A todas estas cuestiones respondió ayer Virginia Carrera, especialista y coportavoz de la PPiiNA, que comenzó recordando el nacimiento de la plataforma, “que nace en 2005 con una sola reivindicación: la equiparación de permisos de nacimiento para ambos progenitores”. En 2019 ese propósito fue conseguido, aunque con ciertos matices que, tal y como ha dicho, “aún quedan por resolver”. Hoy, 2020, el diseño actual de los permisos de nacimiento, según ha explicado Virginia Carrera, es el siguiente: el primer progenitor tendría derecho a 16 semanas de permiso de suspensión del contrato y prestación o permiso de nacimiento mientras el segundo progenitor tendría las mismas condiciones pero dispondría solo de 12 semanas. “Hay por lo tanto, una parte obligatoria y una parte voluntaria en estos permisos” aclara la experta.
En este diseño actual, las seis semanas posteriores al parto son obligatorias para el primer progenitor o progenitora y las diez semanas restantes se podrían utilizar durante el primer año de vida de la criatura. En el caso del segundo progenitor o progenitora, tendría para disfrutar inmediatamente cuatro posteriores al parto y las ocho restantes podrían disfrutarse también durante el primer año de la descendencia. “En 2021- ha señalado la especialista- el diseño será final y tendrán 16 semanas ambos progenitores.
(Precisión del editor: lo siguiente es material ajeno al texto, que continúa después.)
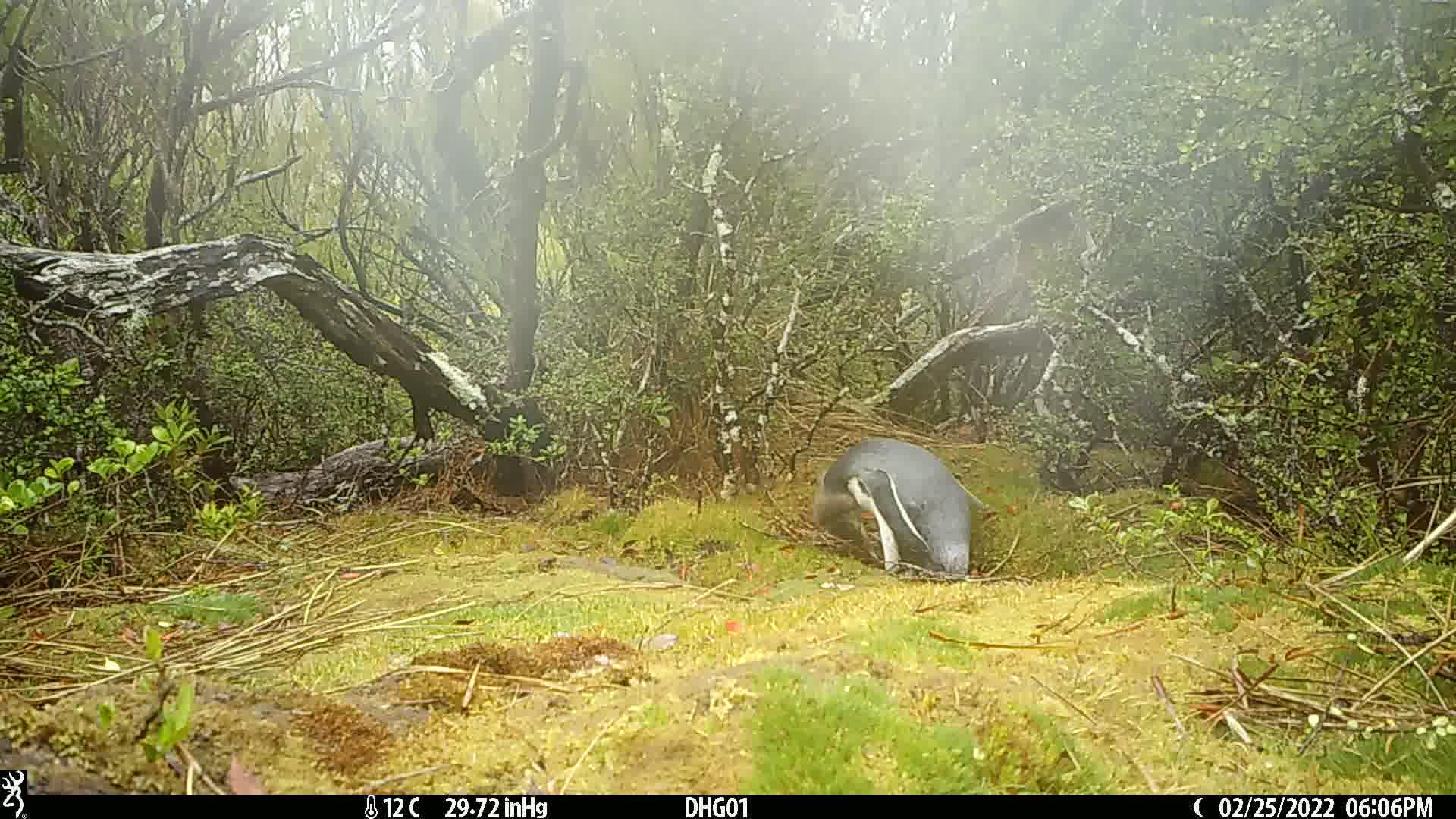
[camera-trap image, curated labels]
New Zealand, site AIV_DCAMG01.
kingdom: Animalia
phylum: Chordata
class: Aves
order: Sphenisciformes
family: Spheniscidae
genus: Megadyptes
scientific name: Megadyptes antipodes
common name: yellow-eyed penguin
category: yellow eyed penguin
Yellow eyed penguin (yellow-eyed penguin) (Megadyptes antipodes).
Aún quedan algunas cuestiones por matizar, ya que queremos la obligatoriedad del disfrute de las seis semanas posteriores al parto para ambos progenitores y, por otro lado, aún queda por resolver cuestiones que tienen que ver con el disfrute a tiempo parcial o la división la fracción entre semanas”.
¿Qué ocurre en tiempos de coronavirus con los permisos de nacimiento y la corresponsabilidad?
Tras explicar la situación actual de los permisos de maternidad y paternidad en España, la coportavoz de la PPiiNA se centró en la situación actual de crisis y comenzó a explicar las circunstancias que se podían dar estos días. El primer caso que comentó fue el de una persona trabajadora aún en su puesto o teletrabajando, dada de alta en la seguridad social y que viviese un nacimiento. En ese caso, “la situación sería la ordinaria, pasarían a solicitar las prestaciones de nacimiento y tendrían la posibilidad de disfrutar con el diseño anteriormente explicado (6 semanas y 4 semanas tras el parto)” ha explicado Virginia Carrera.
Sin embargo, la especialista se ha centrado en las situaciones resaltables que se pueden dar por el momento actual que vivimos, referidas al caso de los ERTES. Se podría dar que una persona ya estuviera disfrutando de una prestación por nacimiento y ya estuviera diseñado cómo se va a disfrutar la parte voluntaria y la parte obligatoria del permiso. En este caso, el ERTE no afectaría a nuestro permiso de nacimiento, pero podría ocurrir que dicho permiso finalizase en este momento de estado de emergencia o alarma y “entonces sí que sería importante que esa trabajadora o trabajador se incluyese en el listado del ERTE para que una vez finalizado el permiso de nacimiento pase a cobrar la prestación de desempleo” ha señalado Virginia Carrera.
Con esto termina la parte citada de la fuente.